Öyle ise Türk Medeni Kanununun 166.maddesine göre boşanmayı isteyebilmek için tamamen kusursuz yada az kusurlu olmaya gerek olmayıp daha fazla kusurlu bulunan tarafın dahi dava hakkı bulunmakla beraber, boşanmaya karar verilebilmesi için davalının az da olsa kusurunun varlığı ve bunun belirlenmesi kaçınılmazdır.
Az kusurlu eş boşanmaya karşı çıkarsa bu halin tespiti dahi tek başına boşanma kararı verilebilmesi için yeterli olamaz. Az kusurlu eşin karşı çıkması hakkın kötüye kullanılması niteliğinde olmalı, eş ve çocuklar için korunmaya değer bir yararın kalmadığı anlaşılmalıdır.(TMK.md.166/2)

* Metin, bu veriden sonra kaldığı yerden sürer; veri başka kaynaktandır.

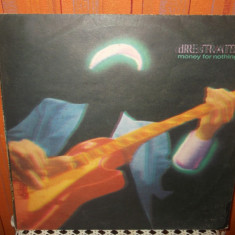 -Y- DIRE STRAITS - MONEY FOR NOTHING   DISC VINIL LP
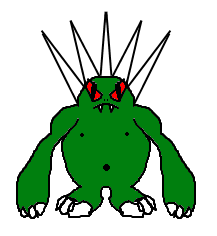 File:QuillTroll.png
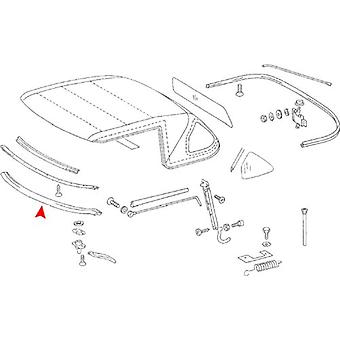 URO Parts 107 779 0022 Convertible Top to Windshield Convertible Front Top Seal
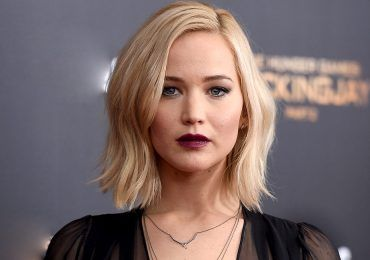 Jennifer Lawrence ?dirigir? cine?
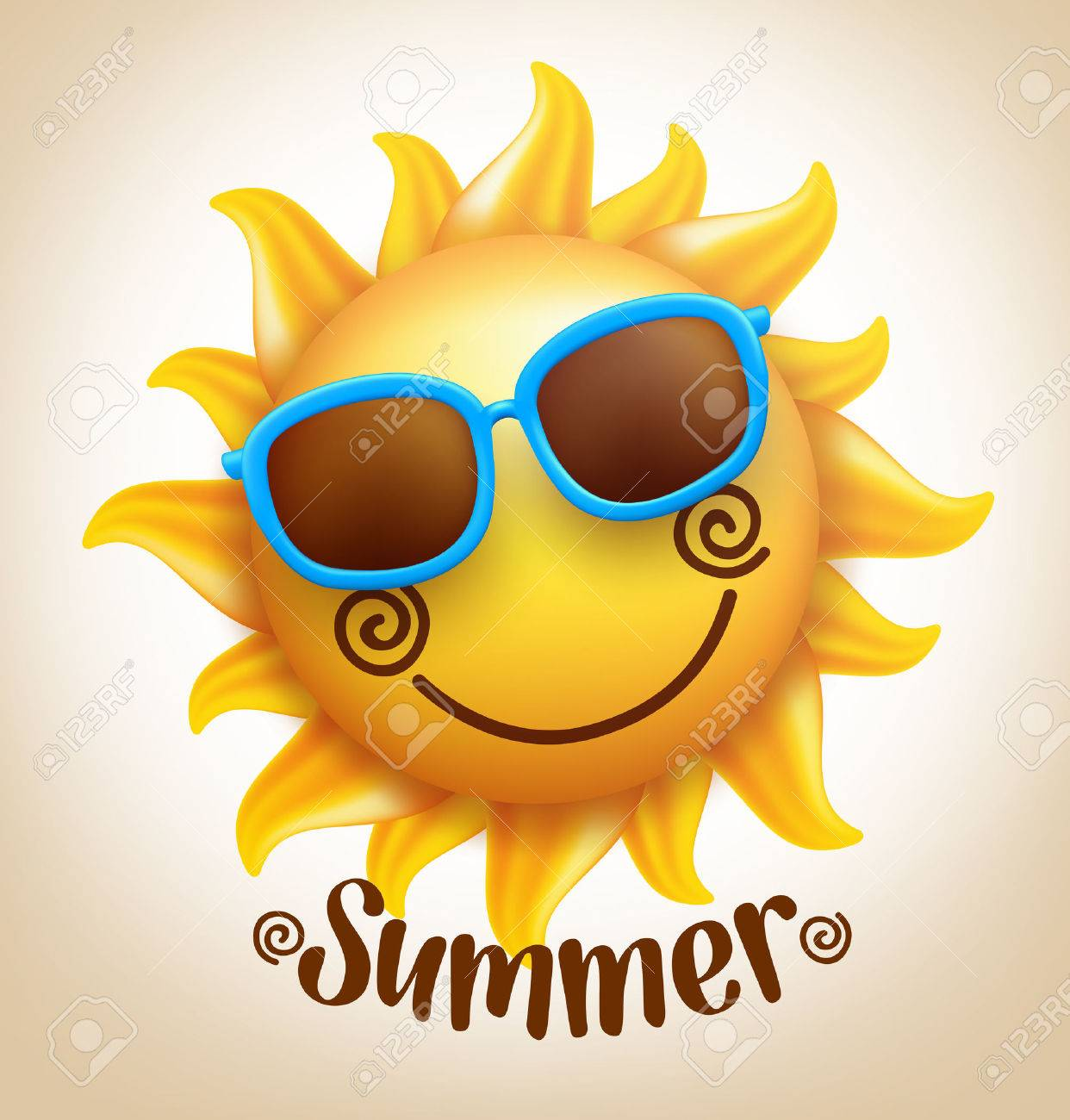 3D Realistic Happy Smiling Cute Sun Vector with Colorful Sunglasses with Summer Title. Vector Illustration - 52730544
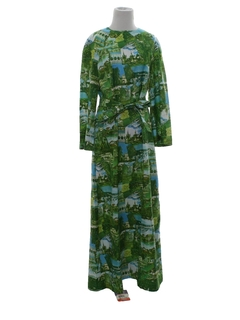 1970's Womens Maxi Photo Print Dress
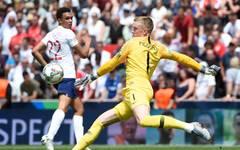 Fussball / UEFA Nations League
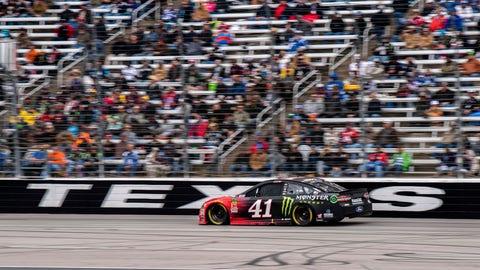 NASCAR: O'Reilly Auto Parts 500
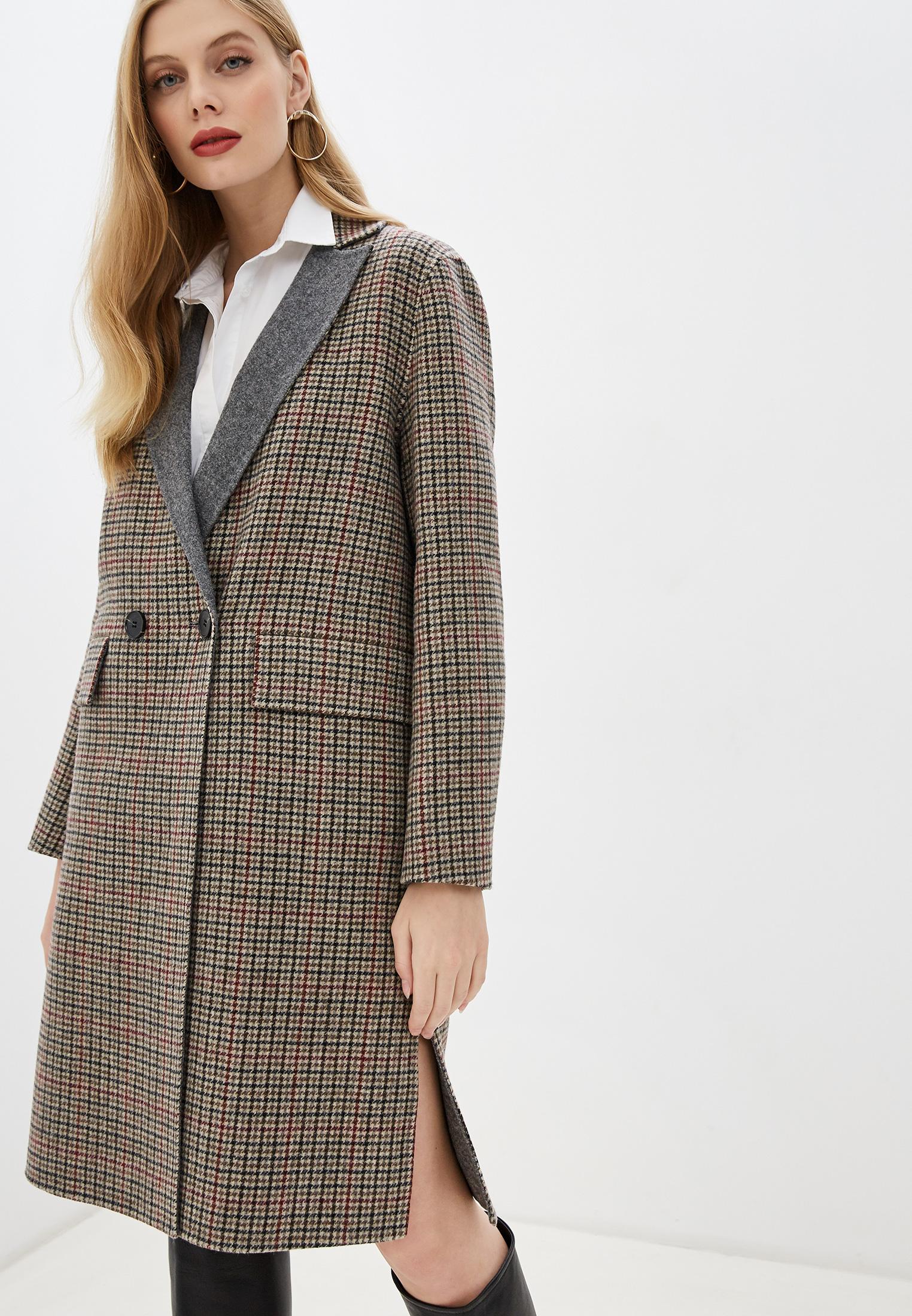 Женские пальто Whistles 30060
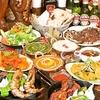 【オススメ5店】松江(島根)にあるインド料理が人気のお店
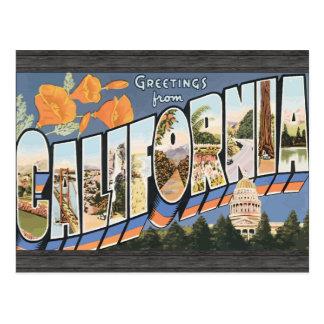 Cartão Postal Cumprimentos de Califórnia, vintage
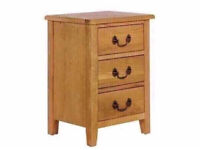 Heart Of House Cheshire 3 Drawer Bedside Chest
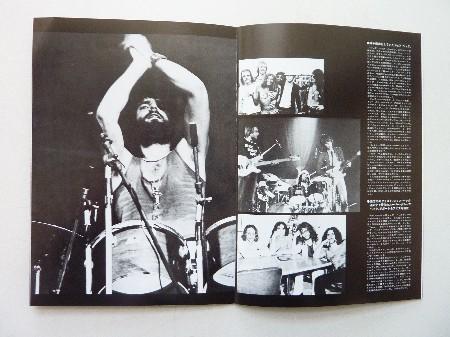 2013-11-07 『ベック・ボガート&アピース・ライヴ 40周年記念盤』_e0021965_9104130.jpg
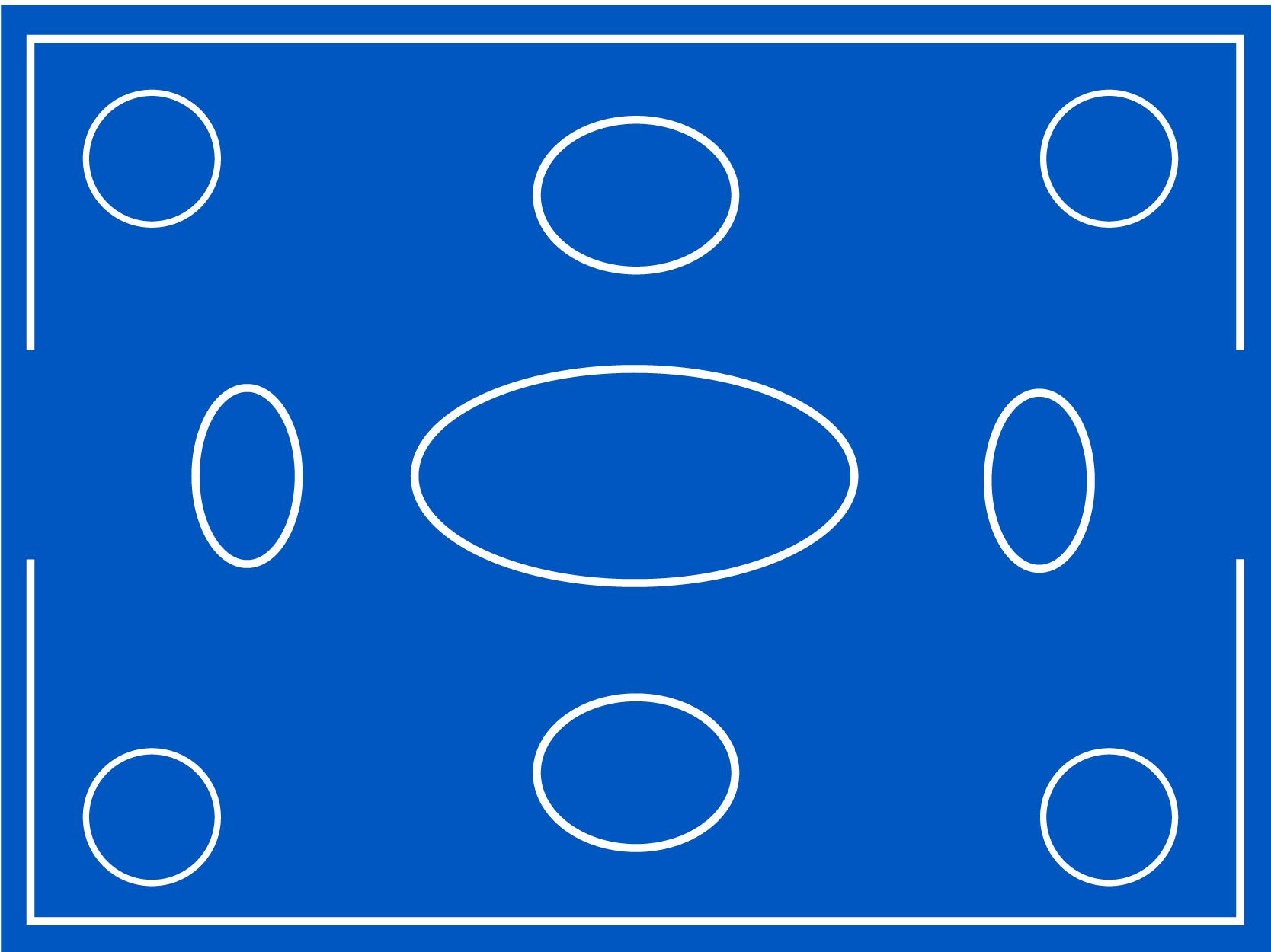 Angular  Floor Plans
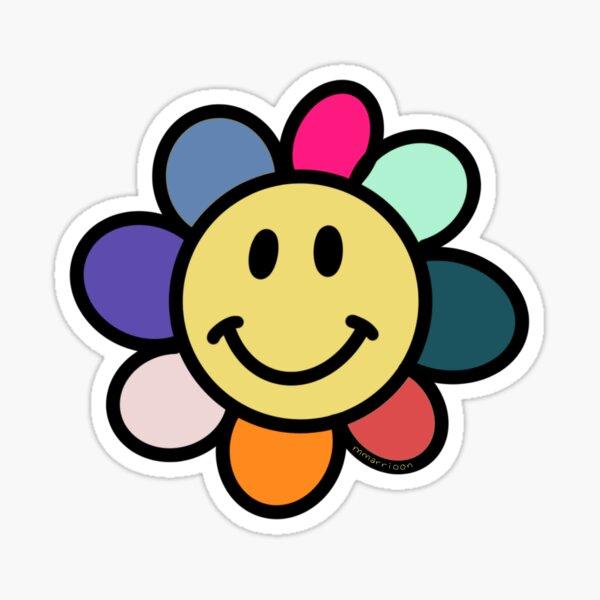 Original Happy Daisy Sticker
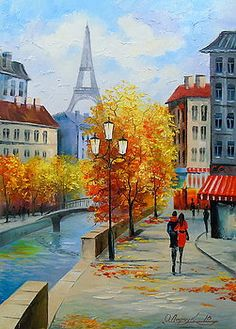 Walking in Paris Art Print by Olha Darchuk. All prints are professionally printed, packaged, and shipped within 3 - 4 business days. Choose from multiple sizes and hundreds of frame and mat options. Paris Painting, Indian Art Paintings, Paris Art, Pastel Art, Art Sketchbook, Landscape Art, Fine Art America, Watercolor Paintings, Canvas Art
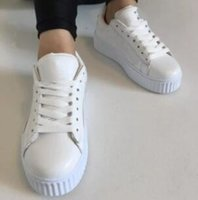 Wholesale lighting fenty shoes for sale - Group buy 2020 New Charity Fenty Suede Cleated Creeper Womens Fenty Creepers By Rihanna Shoes Casual shoes SIZE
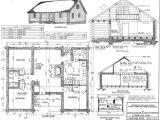 Log Home Plans Free Log Home Plans 11 totally Free Diy Log Cabin Floor Plans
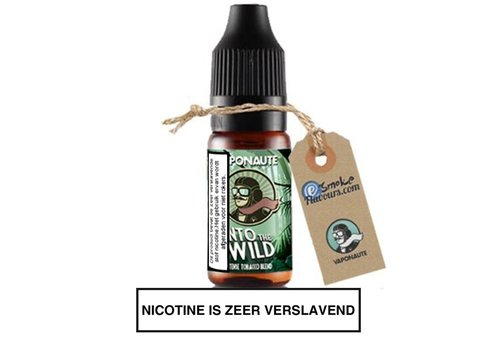 Vaponaute Into The Wild E-Liquid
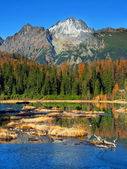 Nove Strbske Pleso, High Tatras in autumn — Stock Photo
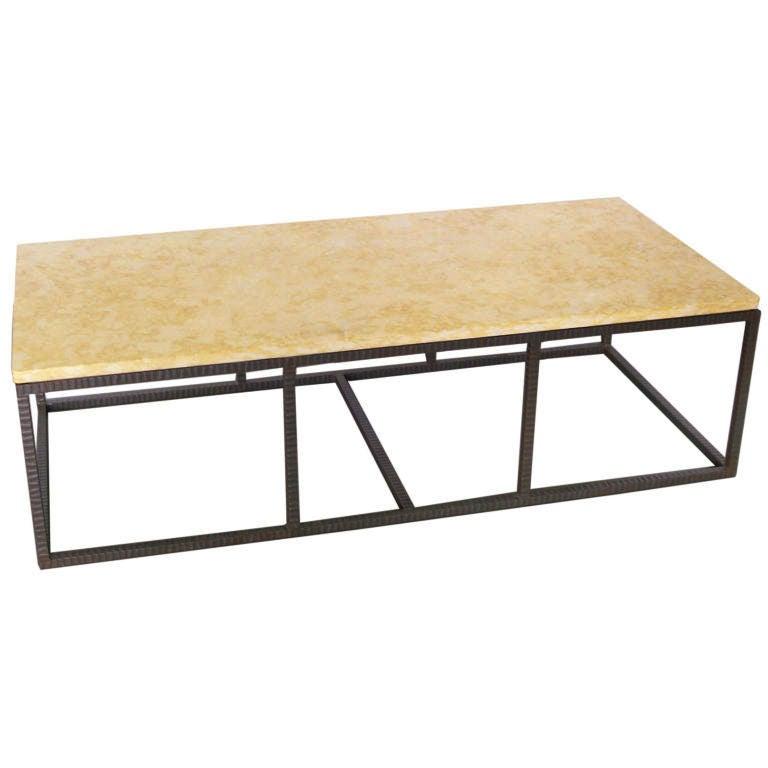Modern metal coffe table w stone top at 1stdibs for Metal coffee table with stone top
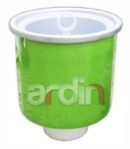 Ice Barrel (Ice Cream Canisters) ARD-IBR7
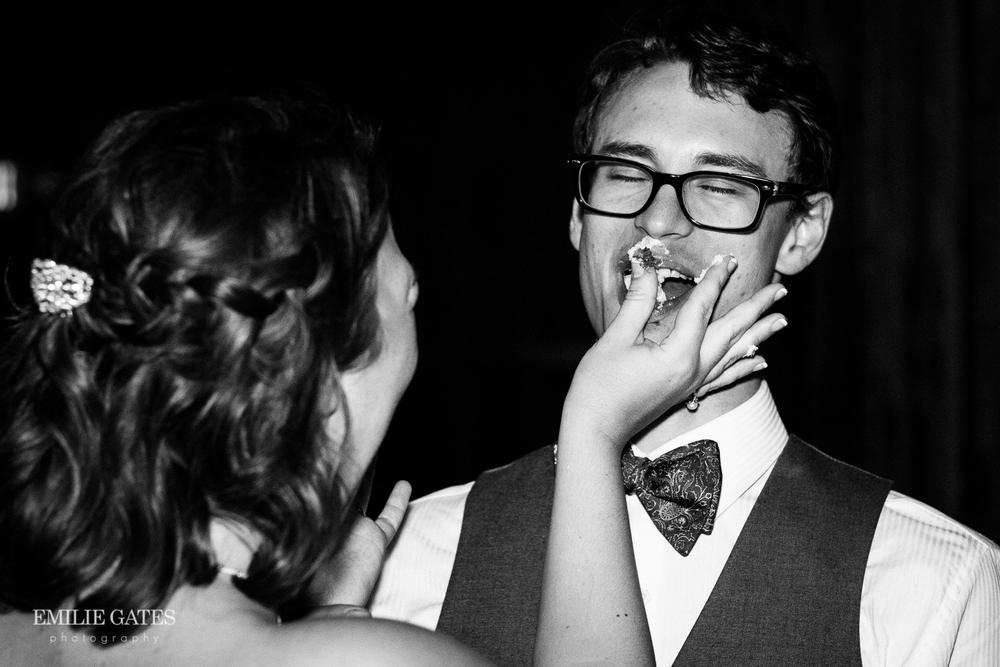 Kai and Maddy wedding-75.jpg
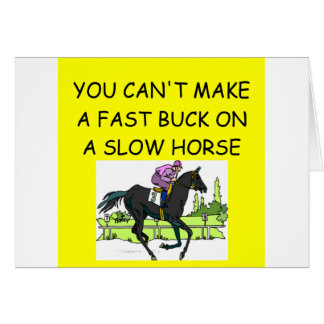 HORSE racing joke Cards
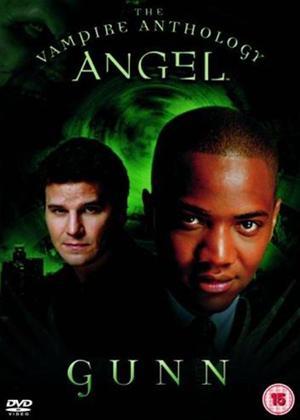 Rent Angel: The Vampire Anthology: Gunn Online DVD Rental
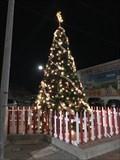 Image for Downtown Gilroy Christmas Tree - Gilroy, CA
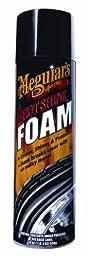 Meguiar\'s G13919 Hot Shine Tire Foam 19 oz., Pack of 6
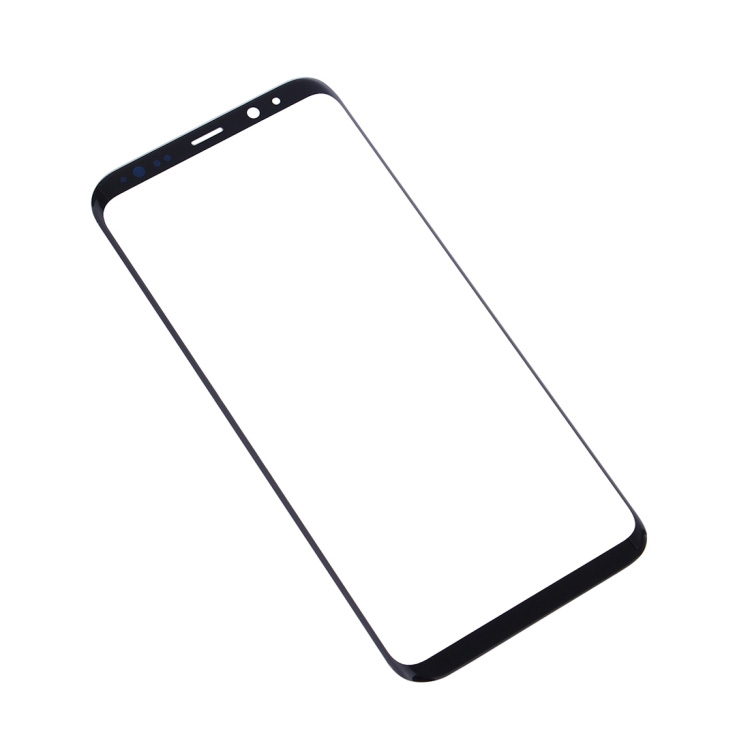 High Quality For Samsung Galaxy S8 Plus Front Screen Outer Glass Lens with OCA Sticker(Black)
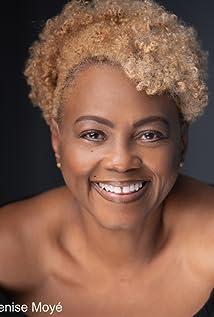 Denise Moyé Picture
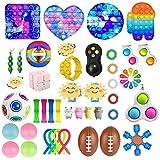 CaCaCook Fidget Toys Pack Barato, 43 Piezas Juguetes Sensoriales, Juguetes AntiestréS Pack, Fidget Alivia EstréS Y La Ansiedad Toy, Juguetes para Aliviar El EstréS De La Mano para NiñOs Adultos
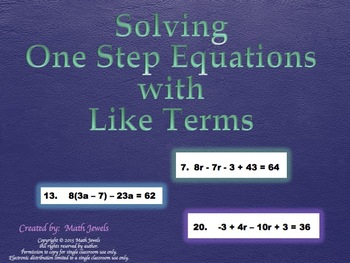 Solving One Step Equations with Like Terms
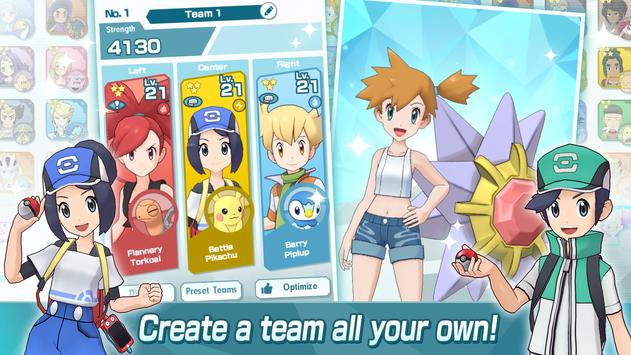 Pokemon Masters Android APK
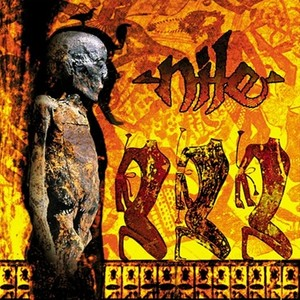 essential Relapse tracks Nile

Mevcut olaylara göre evlilik birliğinin, devamı eşlerden beklenmeyecek derecede, temelinden sarsıldığı kuşkusuzdur. Ne var ki bu sonuca ulaşılması tamamen davacının tutum ve davranışlarından kaynaklanmış olup, davalıya atfı mümkün hiçbir kusur gerçekleşmemiştir. Bu durumda açıklanan nedenle isteğin reddi gerekirken yasa hükümlerinin yorumunda yanılgıya düşülerek boşanmaya karar verilmesi usul vE kanuna aykırıdır. Ancak bu yön temyiz edilmediğinden bozma nedeni sayılmamış yanlışlığa değinilmekle yetinilmiştir.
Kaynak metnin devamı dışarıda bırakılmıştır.